### [Aim of the task]
The answer should hold only the lines from the one that contains "Go Planet Its" through the last line of the material, repeated exactly, without pictures.

:::

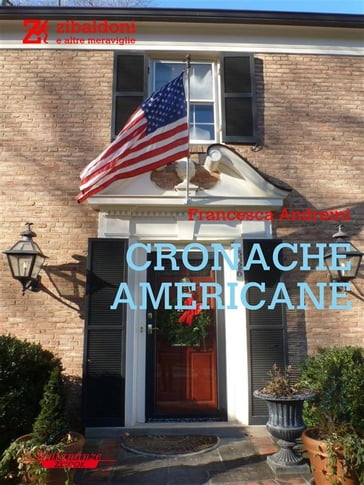 Cronache americane - Francesca Andreini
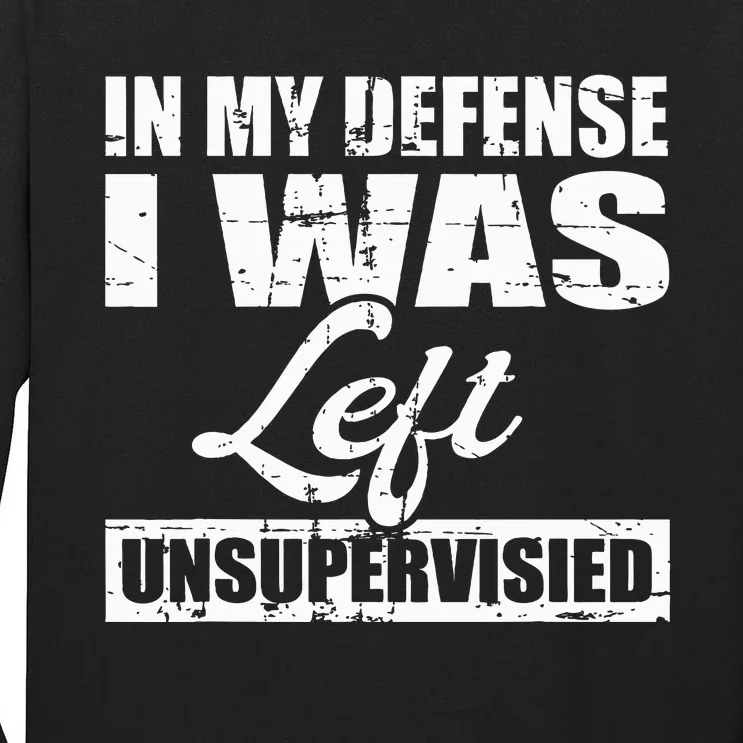 Funny hilarious quote In My Defense I Was Left Unsupervised Tall Long Sleeve T-Shirt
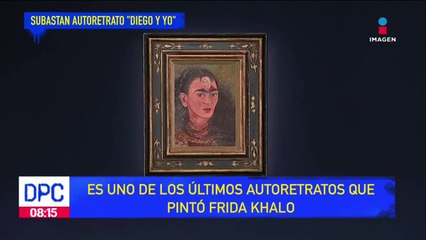 Subastan autoretrato de Frida Kahlo "Diego y yo"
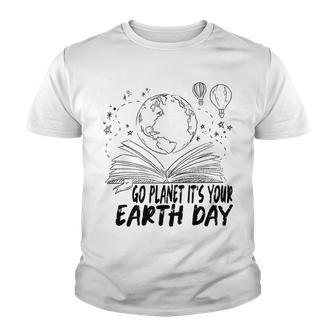 Go Planet Its Your Earth Day V2 Youth T-shirt | Favorety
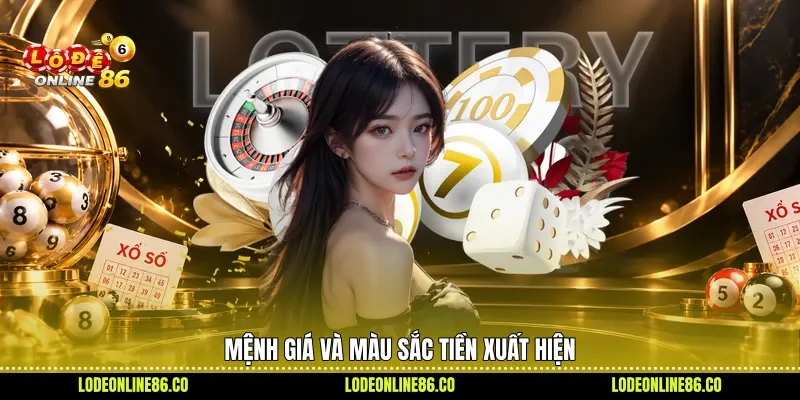 Mệnh giá và màu sắc tiền xuất hiện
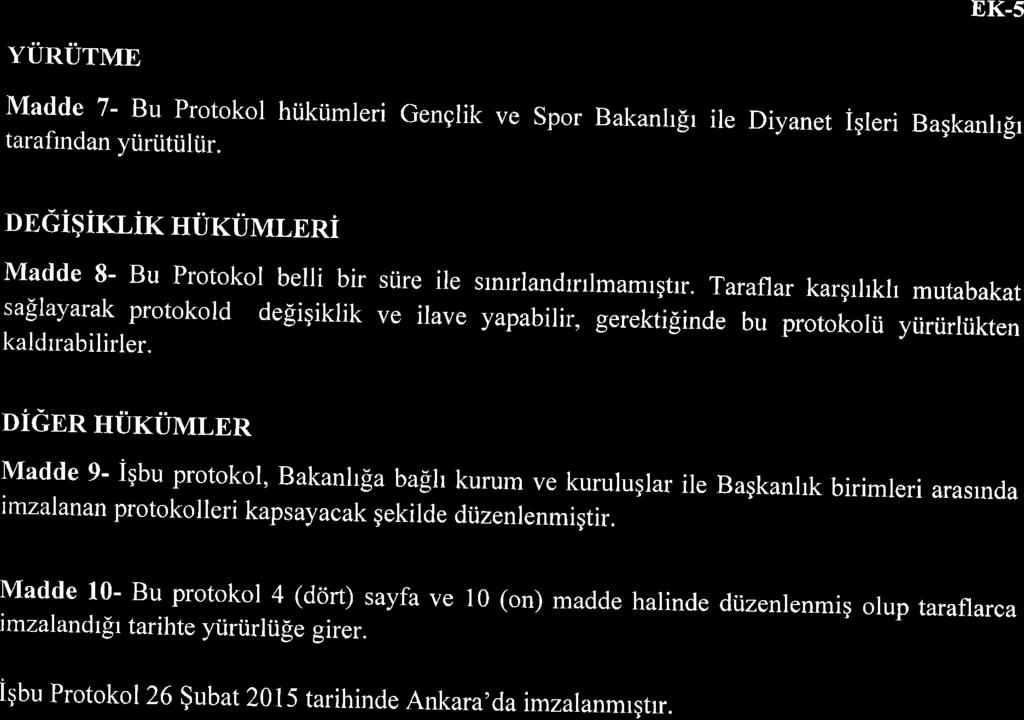 EK-5 YURUTME Madde 7- Bu Protokol hiiktimleri Genglik ve Spor Bakanhfr ile Diyanet igleri Bagkanllr tarafrnd an ytirtiti.iltir.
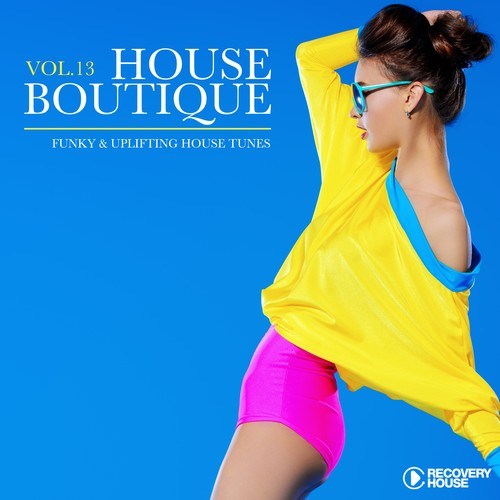 Various Artists-House Boutique, Vol. 13: Funky & Uplifting House Tunes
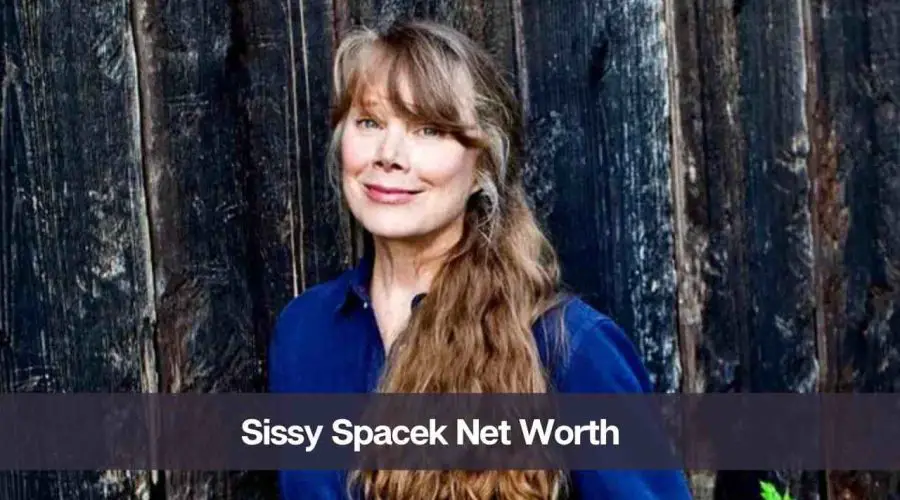 Sissy Spacek Net Worth 2024: Know Her Age, Height, and Personal Life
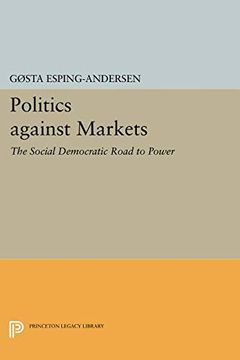 portada Politics Against Markets: The Social Democratic Road to Power (Princeton Legacy Library) (en Inglés)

:::

### [Solution to the problem]
 Go Planet Its Your Earth Day V2 Youth T-shirt | Favorety
 Mệnh giá và màu sắc tiền xuất hiện
 EK-5 YURUTME Madde 7- Bu Protokol hiiktimleri Genglik ve Spor Bakanhfr ile Diyanet igleri Bagkanllr tarafrnd an ytirtiti.iltir.
 Various Artists-House Boutique, Vol. 13: Funky & Uplifting House Tunes
 Sissy Spacek Net Worth 2024: Know Her Age, Height, and Personal Life
 portada Politics Against Markets: The Social Democratic Road to Power (Princeton Legacy Library) (en Inglés)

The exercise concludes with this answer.